- 参照抜粋 -
セルロースアシレートフィルムの延伸は、常温または加熱条件下で実施する。セルロースアシレートフィルムは、上記の乾燥中の処理で延伸することができ、特に溶媒が残存する場合は有効である。予備延伸を行うセルロースアシレートフィルムの残留溶媒量は、5〜90質量%であることが好ましく、10〜90質量%であることがより好ましく、10〜40質量%であることがさらに好ましい。
本発明の製造方法では、予備延伸は、本発明の製造方法に用いるセルロースアシレートフィルムのガラス転移温度をTg(単位;℃)としたとき、(Tg−50)〜(Tg+50)℃で行うことが好ましい。前記予備延伸温度は、より好ましくは(Tg−20)〜(Tg+50)℃であり、さらに好ましくは、(Tg−10)〜(Tg+40)℃であり、最も好ましくは、Tg〜(Tg+35)℃である。ただし、予備延伸温度は後述の熱処理温度を超えることはない。予備延伸温度は熱処理温度よりも5℃以上低い温度で実施することが好ましく、熱処理温度よりも10℃以上低い温度で実施することがより好ましく、熱処理温度よりも15℃以上低い温度で実施することがさらに好ましく、熱処理温度よりも20℃以上低い温度で実施することが特に好ましく、熱処理温度よりも35℃以上低い温度で実施することが最も好ましい。予備延伸は、延伸ゾーン内にて行うことが好ましく、また、延伸ゾーンの前に予熱ゾーンを通過させることが好ましい。予熱ゾーンの温度(T1)と延伸ゾーンの温度(T2)との温度差(T1−T2)は、1〜50℃に設定することが好ましく、10〜45℃に設定することがより好ましく、15〜40℃に設定することがさらに好ましい。

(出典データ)
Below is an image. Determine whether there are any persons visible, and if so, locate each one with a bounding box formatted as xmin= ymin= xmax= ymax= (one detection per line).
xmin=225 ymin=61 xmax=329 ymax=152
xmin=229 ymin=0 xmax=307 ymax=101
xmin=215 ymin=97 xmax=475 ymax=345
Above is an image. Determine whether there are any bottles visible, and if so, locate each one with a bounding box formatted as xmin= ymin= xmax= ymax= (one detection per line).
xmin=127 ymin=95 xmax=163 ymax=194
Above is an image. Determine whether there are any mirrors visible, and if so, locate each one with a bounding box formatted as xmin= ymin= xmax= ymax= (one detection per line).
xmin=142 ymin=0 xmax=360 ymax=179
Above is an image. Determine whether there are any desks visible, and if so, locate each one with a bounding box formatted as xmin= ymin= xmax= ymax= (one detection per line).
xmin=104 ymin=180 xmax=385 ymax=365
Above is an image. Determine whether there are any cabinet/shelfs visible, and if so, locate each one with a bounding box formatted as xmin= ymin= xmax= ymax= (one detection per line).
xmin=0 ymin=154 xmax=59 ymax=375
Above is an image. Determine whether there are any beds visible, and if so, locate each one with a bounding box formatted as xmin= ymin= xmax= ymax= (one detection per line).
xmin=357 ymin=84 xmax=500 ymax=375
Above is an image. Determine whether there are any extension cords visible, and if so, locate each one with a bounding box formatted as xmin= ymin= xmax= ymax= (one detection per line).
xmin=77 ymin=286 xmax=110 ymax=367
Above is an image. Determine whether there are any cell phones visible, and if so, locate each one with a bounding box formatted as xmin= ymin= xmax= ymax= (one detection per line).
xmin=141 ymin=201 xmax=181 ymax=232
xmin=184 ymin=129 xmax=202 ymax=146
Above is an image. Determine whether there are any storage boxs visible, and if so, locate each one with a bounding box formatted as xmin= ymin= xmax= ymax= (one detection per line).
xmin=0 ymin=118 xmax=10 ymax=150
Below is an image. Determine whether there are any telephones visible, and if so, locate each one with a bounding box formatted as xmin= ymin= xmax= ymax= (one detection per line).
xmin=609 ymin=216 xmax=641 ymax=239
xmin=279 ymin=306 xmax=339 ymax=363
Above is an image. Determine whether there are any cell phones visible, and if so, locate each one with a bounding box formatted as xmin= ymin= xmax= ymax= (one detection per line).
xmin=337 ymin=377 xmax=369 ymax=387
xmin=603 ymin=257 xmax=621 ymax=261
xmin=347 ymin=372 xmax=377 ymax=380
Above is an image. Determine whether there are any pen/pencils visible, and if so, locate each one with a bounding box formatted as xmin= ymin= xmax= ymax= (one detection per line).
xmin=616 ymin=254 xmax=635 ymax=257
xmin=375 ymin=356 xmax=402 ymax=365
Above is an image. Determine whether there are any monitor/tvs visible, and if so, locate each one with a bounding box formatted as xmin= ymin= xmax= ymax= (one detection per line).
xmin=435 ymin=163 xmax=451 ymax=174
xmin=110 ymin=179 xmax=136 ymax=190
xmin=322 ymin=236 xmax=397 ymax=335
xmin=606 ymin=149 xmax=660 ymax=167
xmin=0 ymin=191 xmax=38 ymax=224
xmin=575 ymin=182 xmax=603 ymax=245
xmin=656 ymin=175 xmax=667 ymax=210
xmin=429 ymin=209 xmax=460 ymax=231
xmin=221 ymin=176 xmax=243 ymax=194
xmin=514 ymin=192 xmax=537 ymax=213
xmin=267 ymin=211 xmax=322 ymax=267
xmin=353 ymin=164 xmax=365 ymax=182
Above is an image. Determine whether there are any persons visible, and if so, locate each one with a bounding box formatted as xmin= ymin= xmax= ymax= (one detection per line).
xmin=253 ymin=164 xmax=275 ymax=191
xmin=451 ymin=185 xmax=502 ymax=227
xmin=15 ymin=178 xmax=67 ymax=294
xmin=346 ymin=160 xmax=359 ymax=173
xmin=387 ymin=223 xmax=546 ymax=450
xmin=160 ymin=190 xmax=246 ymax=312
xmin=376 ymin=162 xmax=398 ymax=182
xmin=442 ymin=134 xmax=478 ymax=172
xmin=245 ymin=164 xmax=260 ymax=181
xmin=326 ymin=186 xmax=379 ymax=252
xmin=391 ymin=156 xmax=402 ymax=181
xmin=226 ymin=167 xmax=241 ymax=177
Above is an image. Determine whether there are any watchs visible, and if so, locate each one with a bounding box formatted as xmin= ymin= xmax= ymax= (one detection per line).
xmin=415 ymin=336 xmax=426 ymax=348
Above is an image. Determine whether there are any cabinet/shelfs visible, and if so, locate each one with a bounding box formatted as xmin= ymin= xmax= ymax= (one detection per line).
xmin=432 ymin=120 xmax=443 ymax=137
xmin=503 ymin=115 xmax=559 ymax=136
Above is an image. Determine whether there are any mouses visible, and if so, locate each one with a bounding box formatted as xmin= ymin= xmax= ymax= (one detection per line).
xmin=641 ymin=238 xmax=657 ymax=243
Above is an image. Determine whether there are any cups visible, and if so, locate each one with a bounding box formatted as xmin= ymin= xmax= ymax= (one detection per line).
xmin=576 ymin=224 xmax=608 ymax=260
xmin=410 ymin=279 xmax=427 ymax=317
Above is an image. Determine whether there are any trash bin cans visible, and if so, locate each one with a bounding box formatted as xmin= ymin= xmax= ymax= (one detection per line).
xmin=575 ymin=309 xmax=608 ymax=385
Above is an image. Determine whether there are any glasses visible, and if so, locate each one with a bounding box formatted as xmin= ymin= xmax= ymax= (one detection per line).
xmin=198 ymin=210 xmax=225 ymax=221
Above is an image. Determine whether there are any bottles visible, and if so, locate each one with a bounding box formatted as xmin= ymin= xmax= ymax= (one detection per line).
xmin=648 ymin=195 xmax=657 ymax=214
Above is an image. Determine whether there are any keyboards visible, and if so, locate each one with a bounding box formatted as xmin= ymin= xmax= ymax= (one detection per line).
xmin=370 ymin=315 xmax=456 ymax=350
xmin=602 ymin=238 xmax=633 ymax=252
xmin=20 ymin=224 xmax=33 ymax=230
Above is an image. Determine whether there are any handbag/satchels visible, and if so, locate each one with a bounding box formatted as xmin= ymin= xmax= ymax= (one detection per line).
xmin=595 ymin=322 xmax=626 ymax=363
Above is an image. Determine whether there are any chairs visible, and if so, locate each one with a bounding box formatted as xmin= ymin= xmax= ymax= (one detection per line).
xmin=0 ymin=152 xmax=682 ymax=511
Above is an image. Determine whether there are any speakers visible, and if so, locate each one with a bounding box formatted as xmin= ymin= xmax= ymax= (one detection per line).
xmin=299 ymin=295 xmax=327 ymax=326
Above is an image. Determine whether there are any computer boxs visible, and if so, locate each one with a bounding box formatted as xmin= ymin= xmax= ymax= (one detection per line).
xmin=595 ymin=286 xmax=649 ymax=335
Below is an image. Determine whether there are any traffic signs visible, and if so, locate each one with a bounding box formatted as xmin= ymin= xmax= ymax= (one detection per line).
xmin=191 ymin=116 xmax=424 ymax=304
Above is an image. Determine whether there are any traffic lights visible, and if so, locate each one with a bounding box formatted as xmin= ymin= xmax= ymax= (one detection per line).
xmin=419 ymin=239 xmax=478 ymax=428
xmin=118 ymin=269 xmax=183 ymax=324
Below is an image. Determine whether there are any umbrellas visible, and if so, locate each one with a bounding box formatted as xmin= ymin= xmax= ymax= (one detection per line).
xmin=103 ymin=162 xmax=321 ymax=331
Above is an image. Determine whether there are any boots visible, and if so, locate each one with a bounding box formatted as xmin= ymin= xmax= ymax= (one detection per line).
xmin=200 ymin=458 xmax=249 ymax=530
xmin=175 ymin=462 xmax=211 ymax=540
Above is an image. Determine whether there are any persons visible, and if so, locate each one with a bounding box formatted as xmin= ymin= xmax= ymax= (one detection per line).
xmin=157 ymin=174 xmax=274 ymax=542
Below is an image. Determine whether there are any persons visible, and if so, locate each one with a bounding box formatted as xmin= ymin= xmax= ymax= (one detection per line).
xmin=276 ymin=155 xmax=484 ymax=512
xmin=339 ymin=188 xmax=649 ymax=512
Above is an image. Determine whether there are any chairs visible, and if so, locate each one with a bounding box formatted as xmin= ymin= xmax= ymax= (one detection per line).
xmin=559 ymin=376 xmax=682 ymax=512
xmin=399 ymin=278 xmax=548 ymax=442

- 必須課題 A -
セルロースアシレートフィルムの延伸に関する抜粋のうち、「セルロースアシレートフィルムの延伸は、常」で始まり「であることがさらに好ましい。」に至るまでの部分を、一字一句変えずに再掲してください。
- 必須課題 B -
行のうち文字列「Below」を含むものをすべて、そのまま書き写して報告してください。大文字と小文字は区別されます。
抜粋と各行とは、互いに関連のないものです。

- 出力全文 A -
セルロースアシレートフィルムの延伸は、常温または加熱条件下で実施する。セルロースアシレートフィルムは、上記の乾燥中の処理で延伸することができ、特に溶媒が残存する場合は有効である。予備延伸を行うセルロースアシレートフィルムの残留溶媒量は、5〜90質量%であることが好ましく、10〜90質量%であることがより好ましく、10〜40質量%であることがさらに好ましい。

- 出力全文 B -
Below is an image. Determine whether there are any persons visible, and if so, locate each one with a bounding box formatted as xmin= ymin= xmax= ymax= (one detection per line).
Below is an image. Determine whether there are any telephones visible, and if so, locate each one with a bounding box formatted as xmin= ymin= xmax= ymax= (one detection per line).
Below is an image. Determine whether there are any traffic signs visible, and if so, locate each one with a bounding box formatted as xmin= ymin= xmax= ymax= (one detection per line).
Below is an image. Determine whether there are any umbrellas visible, and if so, locate each one with a bounding box formatted as xmin= ymin= xmax= ymax= (one detection per line).
Below is an image. Determine whether there are any persons visible, and if so, locate each one with a bounding box formatted as xmin= ymin= xmax= ymax= (one detection per line).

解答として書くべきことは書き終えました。